1. Code
  2. Media

Generate Video Captions with Soundbooth and Flash

Read Time:11 minsLanguages:

It seems as though we are inundated with video on the web. In many respects, this is not an unexpected phenomena but video is undergoing a rather quiet shift in perception. For the past several years, video has been regarded as content taking up space on the web page. A couple of years back, it slowly dawned on a few people that even though video is indeed content, it is the video’s data that could have huge potential.

In this tutorial I am going to show you one example of how this works. We are going to take the audio track out of a video file, transcribe it and then use that transcription to create video captions in Flash.
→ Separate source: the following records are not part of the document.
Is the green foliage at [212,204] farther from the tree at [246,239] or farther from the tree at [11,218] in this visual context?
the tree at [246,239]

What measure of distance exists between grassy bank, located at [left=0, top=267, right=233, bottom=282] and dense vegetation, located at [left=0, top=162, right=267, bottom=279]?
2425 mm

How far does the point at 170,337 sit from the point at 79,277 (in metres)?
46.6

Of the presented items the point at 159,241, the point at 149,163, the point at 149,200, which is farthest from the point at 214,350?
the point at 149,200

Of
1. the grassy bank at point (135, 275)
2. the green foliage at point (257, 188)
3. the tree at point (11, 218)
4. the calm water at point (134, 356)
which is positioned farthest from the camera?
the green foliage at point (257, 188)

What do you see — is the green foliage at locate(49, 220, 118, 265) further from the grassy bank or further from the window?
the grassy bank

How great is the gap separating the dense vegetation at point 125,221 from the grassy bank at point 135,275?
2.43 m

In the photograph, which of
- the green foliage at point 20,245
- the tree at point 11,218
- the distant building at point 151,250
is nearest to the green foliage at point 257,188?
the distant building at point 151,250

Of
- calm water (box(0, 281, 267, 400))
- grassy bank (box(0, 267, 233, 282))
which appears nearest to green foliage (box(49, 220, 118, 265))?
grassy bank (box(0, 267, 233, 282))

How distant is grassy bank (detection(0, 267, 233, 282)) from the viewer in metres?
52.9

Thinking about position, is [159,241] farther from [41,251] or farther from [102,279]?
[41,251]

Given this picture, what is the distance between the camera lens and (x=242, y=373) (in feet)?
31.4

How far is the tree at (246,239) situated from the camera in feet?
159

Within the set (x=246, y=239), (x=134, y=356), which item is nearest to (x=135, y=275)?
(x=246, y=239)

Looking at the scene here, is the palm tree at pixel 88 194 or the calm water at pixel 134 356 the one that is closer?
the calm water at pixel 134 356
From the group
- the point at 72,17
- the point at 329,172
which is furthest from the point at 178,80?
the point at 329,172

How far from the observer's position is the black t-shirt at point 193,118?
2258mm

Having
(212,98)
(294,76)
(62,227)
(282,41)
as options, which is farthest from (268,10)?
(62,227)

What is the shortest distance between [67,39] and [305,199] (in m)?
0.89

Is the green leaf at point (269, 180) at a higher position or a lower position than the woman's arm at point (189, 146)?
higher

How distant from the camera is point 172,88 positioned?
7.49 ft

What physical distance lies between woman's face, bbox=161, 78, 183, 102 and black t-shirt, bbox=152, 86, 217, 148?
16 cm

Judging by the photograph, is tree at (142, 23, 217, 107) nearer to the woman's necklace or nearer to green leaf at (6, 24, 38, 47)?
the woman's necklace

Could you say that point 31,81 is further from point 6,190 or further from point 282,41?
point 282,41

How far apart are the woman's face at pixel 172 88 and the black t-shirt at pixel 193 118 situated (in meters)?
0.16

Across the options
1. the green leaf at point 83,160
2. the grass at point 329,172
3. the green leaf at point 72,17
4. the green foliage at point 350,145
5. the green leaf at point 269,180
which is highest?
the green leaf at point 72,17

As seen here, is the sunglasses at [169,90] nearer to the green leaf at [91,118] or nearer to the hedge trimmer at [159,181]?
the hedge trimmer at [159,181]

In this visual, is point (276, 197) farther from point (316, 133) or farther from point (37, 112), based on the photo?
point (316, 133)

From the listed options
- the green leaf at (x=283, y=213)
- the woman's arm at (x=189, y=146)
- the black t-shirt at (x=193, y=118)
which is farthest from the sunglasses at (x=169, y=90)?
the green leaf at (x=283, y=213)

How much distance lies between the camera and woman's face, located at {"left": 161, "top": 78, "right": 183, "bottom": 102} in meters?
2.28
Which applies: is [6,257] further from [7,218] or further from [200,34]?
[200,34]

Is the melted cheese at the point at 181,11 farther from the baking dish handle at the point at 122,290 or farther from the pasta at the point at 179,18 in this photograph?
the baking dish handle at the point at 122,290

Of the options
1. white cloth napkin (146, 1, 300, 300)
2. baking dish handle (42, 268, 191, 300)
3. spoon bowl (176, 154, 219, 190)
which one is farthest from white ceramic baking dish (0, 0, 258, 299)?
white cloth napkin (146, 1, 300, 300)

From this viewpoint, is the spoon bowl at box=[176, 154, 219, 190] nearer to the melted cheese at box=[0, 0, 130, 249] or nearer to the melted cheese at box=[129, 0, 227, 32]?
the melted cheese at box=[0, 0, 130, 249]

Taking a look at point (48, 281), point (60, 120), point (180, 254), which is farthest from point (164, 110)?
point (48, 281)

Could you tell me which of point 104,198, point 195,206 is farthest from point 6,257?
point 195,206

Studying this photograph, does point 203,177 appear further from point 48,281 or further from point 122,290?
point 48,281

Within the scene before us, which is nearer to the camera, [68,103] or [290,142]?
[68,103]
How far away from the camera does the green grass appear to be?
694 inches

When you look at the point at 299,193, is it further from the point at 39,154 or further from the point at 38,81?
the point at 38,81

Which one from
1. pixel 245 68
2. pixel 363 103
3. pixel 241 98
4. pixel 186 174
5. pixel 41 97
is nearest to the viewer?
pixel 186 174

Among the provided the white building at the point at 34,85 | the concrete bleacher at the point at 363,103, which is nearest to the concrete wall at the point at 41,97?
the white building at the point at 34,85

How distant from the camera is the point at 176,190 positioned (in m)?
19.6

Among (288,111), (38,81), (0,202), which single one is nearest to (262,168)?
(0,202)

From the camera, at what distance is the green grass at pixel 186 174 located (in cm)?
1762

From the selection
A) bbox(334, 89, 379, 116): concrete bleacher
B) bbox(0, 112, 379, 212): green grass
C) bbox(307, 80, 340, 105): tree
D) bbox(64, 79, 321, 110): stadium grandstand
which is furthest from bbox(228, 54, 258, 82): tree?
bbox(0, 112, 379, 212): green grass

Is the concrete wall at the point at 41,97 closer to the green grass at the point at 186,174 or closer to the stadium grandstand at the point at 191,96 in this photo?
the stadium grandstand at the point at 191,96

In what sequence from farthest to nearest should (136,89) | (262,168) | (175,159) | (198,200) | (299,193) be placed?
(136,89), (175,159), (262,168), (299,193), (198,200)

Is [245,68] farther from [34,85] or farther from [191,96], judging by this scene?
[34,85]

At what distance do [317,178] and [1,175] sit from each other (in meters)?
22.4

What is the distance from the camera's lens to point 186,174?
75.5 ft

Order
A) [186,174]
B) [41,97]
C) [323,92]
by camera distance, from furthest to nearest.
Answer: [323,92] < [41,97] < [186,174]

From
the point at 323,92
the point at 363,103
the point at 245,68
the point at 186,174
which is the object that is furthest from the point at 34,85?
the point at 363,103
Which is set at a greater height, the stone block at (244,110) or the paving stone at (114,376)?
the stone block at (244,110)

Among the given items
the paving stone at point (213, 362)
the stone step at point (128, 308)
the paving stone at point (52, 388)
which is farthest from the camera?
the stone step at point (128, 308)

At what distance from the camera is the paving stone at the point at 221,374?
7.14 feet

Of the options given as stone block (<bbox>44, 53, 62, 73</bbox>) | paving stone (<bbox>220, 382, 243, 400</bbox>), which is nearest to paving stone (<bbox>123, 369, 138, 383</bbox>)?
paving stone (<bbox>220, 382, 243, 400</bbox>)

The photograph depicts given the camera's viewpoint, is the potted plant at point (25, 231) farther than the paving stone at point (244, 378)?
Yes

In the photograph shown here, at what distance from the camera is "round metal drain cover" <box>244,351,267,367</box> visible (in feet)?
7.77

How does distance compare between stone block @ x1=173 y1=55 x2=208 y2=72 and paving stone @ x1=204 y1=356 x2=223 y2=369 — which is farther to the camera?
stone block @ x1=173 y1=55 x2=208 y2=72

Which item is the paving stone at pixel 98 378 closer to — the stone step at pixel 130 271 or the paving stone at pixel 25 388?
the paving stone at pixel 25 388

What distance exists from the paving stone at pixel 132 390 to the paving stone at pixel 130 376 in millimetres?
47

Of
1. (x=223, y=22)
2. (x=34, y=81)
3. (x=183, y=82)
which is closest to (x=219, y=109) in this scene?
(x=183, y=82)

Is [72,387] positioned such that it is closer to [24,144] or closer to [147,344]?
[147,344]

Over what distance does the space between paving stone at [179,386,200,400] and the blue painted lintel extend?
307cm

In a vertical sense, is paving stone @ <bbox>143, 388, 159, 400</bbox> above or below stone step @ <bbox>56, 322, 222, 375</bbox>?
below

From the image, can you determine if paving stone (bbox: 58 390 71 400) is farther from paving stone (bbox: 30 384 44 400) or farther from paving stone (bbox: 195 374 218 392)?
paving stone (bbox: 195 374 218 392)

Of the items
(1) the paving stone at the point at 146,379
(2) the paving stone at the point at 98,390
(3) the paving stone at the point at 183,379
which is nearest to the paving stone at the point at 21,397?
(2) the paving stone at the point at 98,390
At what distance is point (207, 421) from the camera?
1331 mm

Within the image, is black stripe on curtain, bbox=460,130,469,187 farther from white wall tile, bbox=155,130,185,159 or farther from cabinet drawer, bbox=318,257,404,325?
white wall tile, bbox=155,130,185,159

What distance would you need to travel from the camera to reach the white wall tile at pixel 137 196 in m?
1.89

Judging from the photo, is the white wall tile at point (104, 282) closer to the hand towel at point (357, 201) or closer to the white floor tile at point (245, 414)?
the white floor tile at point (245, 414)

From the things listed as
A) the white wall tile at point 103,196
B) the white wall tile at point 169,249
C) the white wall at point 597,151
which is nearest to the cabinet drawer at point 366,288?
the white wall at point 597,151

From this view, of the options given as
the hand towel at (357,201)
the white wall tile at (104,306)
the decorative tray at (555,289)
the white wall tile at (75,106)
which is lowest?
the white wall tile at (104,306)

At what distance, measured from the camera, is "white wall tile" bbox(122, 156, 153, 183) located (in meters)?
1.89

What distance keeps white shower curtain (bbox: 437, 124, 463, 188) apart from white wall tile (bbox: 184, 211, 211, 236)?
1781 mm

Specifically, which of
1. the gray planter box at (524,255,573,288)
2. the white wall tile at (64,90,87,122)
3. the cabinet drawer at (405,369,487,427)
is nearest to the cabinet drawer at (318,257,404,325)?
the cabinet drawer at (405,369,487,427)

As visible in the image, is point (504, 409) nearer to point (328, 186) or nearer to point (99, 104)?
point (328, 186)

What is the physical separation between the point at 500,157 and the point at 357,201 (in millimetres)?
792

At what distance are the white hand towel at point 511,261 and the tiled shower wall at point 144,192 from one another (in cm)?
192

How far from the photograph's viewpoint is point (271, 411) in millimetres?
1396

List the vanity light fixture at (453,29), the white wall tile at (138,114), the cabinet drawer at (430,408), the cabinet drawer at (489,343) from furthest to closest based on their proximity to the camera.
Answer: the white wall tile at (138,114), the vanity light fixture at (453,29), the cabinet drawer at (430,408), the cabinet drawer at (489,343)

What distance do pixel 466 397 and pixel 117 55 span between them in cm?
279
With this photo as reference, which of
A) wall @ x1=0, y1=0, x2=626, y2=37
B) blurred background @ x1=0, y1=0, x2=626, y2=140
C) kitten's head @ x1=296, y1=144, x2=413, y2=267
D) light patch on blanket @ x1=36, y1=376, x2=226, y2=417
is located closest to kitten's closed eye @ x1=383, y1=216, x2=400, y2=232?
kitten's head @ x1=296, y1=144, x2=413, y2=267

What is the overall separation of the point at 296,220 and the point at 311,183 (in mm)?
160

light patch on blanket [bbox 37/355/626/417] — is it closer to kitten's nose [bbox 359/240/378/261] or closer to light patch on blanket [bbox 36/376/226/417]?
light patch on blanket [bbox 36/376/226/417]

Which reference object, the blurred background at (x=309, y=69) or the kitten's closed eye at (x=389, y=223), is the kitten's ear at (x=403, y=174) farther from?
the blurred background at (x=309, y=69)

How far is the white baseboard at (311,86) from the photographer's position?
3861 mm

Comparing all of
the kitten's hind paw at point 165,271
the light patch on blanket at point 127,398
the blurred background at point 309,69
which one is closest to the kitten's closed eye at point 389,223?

To follow this tutorial from start to finish you will need to have Soundbooth CS4, Dreamweaver CS4 and Flash CS4 installed on your computer. If you don’t have Soundbooth I have included a copy of the transcription - ZombieTranscript.txt - in the Examples folder. If you don’t have Dreamweaver, I have included a copy of ZombiesTT.xml that you can use in Flash.

Starting with the Audio

Before we begin let’s get really clear on the terminology we will be using. A transcription takes the spoken word and turns it into the printed word. A caption displays a piece of that transcription in a Flash video project to make a video accessible.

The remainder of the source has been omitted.